Zweitens können familiäre Unterstützungssysteme aufgrund unterschiedlicher Tageszeiten kaum dauerhaft flexibel eingesetzt werden: Die Klägerin möchte sowohl vormittags als auch nachmittags mobil sein können; berufstätige Angehörige stehen daher nicht immer zur Verfügung.
Diese Faktoren machen eine eigenständige Mobilitätslösung notwendig – gerade weil soziale Teilhabemöglichkeiten vielfältig genutzt werden sollen ohne Abhängigkeiten von Dritten entstehen zu lassen.
Der Kostenvoranschlag liegt innerhalb angemessener Grenzen; es gibt kein gleichwertiges alternatives Mittel zur Deckung dieses Bedarfs gemäß § 104 Absätze 1–2 SGB IX unter Berücksichtigung individueller Wünsche und Besonderheiten des Einzelfalls aus Sicht des Gerichts.
Bedeutung unabhängiger lebensführung für behinderte menschen
Das Urteil unterstreicht den Grundsatz aus Artikel 19 UN-BRK: Menschen mit Behinderung sollen unabhängig leben können ohne in Rollen von Bittstellern gedrängt zu werden. Dies entspricht auch Vorgaben nationaler Gesetzgebung wie §§ 104 ff., 113 SGB IX über personenzentrierte Eingliederungsleistungen zur Förderung selbstbestimmter Lebensgestaltung im Sozialraum.
Die Entscheidung zeigt exemplarisch auf:
- Wie technische Hilfsmittel über reine Mobilitätsverbesserungen hinaus soziale Integration ermöglichen.
- Dass individuelle Bedürfnisse berücksichtigt werden müssen.

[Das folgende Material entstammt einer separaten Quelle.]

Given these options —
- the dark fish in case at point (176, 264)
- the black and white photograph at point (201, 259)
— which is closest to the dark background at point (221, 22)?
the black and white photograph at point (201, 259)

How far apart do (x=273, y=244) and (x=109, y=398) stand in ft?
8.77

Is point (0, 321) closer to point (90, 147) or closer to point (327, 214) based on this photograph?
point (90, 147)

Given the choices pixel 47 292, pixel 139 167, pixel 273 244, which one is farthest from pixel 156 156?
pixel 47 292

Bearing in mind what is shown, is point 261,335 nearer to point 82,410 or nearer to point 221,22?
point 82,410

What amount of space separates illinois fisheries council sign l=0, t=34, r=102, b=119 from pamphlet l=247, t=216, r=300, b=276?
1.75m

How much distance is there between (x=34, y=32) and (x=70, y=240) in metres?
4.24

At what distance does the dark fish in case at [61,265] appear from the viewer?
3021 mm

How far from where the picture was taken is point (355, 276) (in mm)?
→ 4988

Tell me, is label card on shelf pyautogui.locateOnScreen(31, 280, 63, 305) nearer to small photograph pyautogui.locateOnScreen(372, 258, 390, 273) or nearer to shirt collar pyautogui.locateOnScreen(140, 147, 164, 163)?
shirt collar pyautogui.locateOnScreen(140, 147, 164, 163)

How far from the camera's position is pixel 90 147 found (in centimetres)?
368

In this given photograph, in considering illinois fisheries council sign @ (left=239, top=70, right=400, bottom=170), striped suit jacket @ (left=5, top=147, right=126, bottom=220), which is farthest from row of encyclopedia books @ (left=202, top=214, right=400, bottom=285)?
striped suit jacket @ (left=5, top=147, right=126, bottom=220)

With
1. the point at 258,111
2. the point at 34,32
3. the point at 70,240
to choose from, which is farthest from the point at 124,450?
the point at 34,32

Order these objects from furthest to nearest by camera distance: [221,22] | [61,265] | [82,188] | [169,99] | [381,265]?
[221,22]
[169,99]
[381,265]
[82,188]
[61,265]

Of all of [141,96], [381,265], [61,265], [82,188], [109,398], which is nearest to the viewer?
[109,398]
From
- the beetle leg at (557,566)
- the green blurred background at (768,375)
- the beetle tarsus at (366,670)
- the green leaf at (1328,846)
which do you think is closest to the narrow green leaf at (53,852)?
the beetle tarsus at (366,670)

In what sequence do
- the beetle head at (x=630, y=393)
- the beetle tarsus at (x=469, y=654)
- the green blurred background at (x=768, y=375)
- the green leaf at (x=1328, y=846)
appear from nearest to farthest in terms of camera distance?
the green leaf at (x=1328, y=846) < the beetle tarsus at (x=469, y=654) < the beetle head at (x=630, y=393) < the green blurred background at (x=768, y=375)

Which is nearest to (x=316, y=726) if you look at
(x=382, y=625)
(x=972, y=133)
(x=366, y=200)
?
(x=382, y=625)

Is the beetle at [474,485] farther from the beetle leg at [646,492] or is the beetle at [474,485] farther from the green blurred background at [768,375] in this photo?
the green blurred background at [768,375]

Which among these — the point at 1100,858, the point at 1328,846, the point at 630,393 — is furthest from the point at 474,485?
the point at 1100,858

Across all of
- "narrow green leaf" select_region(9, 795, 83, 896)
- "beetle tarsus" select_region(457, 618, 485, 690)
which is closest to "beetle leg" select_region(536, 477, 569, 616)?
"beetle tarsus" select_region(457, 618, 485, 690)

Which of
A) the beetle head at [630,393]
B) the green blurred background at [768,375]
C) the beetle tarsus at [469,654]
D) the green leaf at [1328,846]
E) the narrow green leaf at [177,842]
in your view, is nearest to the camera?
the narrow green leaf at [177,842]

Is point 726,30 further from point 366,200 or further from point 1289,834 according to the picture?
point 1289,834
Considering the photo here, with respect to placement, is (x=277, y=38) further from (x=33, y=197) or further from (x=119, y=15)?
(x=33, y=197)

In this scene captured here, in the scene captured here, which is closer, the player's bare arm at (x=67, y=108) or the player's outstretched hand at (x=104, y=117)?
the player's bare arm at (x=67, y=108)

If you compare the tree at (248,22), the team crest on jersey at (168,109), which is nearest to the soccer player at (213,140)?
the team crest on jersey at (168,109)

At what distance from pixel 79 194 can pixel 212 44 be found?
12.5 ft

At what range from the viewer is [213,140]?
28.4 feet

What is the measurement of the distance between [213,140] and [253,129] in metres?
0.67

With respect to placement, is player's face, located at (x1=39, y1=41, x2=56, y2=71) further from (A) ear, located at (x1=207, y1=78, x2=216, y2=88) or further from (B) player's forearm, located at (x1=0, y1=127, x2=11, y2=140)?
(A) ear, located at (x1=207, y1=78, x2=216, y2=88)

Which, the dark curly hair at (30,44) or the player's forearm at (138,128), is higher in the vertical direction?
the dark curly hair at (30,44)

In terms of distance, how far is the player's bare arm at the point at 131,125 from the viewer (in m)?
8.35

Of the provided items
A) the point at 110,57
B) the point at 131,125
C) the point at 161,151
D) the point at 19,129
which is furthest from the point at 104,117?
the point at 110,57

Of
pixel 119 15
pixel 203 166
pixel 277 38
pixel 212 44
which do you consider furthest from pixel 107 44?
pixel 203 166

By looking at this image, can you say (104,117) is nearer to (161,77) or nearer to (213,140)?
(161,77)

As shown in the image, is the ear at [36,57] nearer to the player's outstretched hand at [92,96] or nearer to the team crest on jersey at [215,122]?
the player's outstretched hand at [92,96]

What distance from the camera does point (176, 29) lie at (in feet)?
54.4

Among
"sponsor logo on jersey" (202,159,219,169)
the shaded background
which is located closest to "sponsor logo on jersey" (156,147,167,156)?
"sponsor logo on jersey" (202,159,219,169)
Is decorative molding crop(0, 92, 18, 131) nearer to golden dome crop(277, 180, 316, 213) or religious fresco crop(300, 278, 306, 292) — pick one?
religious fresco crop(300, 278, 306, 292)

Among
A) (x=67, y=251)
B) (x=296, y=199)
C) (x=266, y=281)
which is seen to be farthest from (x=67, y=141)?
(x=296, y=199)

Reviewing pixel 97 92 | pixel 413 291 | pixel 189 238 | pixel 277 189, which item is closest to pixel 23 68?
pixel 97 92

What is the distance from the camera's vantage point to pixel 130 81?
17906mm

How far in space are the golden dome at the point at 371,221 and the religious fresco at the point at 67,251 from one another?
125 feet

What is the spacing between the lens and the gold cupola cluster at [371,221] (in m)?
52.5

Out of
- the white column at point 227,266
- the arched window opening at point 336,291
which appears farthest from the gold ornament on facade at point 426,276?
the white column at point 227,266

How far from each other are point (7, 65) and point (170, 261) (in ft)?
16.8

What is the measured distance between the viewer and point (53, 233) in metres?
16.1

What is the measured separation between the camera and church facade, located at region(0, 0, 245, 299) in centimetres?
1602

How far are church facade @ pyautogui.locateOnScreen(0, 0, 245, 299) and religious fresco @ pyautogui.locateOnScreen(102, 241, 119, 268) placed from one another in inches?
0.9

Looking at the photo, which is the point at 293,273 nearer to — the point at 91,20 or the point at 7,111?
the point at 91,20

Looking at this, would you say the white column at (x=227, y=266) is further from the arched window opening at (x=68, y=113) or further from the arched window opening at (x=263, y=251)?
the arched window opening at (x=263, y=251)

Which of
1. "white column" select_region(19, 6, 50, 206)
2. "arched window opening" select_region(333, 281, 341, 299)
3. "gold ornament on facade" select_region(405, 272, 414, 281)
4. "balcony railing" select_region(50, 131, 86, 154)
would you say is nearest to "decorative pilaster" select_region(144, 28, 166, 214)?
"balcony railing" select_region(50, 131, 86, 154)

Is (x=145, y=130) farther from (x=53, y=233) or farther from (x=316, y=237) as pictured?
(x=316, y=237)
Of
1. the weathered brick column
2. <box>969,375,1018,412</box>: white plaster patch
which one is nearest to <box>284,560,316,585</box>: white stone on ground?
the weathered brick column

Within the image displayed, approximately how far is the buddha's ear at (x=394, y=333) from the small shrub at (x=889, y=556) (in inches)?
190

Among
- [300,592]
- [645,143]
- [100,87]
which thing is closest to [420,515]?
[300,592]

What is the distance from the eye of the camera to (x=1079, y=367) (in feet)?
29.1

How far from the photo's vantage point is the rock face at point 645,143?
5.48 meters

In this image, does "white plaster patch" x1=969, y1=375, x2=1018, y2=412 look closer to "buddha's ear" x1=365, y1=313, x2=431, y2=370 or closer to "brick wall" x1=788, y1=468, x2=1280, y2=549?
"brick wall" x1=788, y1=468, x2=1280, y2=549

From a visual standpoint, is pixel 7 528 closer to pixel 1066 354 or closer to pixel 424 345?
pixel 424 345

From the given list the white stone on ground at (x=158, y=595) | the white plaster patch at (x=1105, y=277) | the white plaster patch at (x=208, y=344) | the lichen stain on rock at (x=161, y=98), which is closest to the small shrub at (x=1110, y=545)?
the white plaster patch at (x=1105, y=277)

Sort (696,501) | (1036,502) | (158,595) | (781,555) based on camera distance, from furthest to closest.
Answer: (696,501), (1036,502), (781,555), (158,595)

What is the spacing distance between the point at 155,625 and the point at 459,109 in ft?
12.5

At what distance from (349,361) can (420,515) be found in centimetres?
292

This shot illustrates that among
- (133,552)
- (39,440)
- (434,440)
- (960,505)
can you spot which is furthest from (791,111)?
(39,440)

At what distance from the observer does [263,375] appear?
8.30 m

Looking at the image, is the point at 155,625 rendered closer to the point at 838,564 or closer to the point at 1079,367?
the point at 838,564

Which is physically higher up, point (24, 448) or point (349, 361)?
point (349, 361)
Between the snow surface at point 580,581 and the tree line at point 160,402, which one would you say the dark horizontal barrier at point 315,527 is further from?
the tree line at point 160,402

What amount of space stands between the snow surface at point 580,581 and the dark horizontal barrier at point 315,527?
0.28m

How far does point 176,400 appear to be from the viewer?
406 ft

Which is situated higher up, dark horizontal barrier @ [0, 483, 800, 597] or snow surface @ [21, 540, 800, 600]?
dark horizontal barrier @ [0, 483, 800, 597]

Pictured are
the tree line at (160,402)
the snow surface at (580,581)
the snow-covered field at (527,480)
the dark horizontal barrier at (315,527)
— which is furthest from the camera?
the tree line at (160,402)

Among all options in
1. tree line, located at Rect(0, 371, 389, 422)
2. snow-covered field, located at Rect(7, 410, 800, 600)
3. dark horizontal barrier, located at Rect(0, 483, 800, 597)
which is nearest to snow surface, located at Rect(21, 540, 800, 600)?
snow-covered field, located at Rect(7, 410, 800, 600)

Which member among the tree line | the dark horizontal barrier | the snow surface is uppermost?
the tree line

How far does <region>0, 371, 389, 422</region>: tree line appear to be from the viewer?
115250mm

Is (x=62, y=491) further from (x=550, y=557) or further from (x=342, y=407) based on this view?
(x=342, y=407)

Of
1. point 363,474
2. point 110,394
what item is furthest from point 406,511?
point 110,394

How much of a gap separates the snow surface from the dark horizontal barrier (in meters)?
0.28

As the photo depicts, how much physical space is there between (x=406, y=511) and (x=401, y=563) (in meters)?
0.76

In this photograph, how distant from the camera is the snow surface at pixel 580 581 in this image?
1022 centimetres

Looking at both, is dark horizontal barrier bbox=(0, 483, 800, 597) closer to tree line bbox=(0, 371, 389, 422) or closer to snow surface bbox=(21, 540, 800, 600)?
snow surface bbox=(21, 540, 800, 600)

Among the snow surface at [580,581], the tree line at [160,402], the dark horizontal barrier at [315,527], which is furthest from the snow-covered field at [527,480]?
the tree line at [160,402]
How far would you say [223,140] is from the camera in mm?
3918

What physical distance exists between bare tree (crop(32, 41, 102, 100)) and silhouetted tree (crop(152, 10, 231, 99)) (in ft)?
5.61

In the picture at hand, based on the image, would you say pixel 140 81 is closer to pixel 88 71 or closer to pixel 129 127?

- Dass Behörden verpflichtet sind, angemessene Lösungen bereitzustellen.
Damit stärkt dieses Urteil Rechte behinderter Menschen auf gesellschaftliche Teilhabe entsprechend internationaler Verpflichtungen sowie bundesdeutscher Rechtsnormen.
Es verdeutlicht außerdem praxisnah Herausforderungen beim Zugang flexibler Unterstützungsangebote jenseits klassischer Pflege- oder Transportleistungen zugunsten nachhaltiger Selbstständigkeit trotz gesundheitlicher Einschränkungen.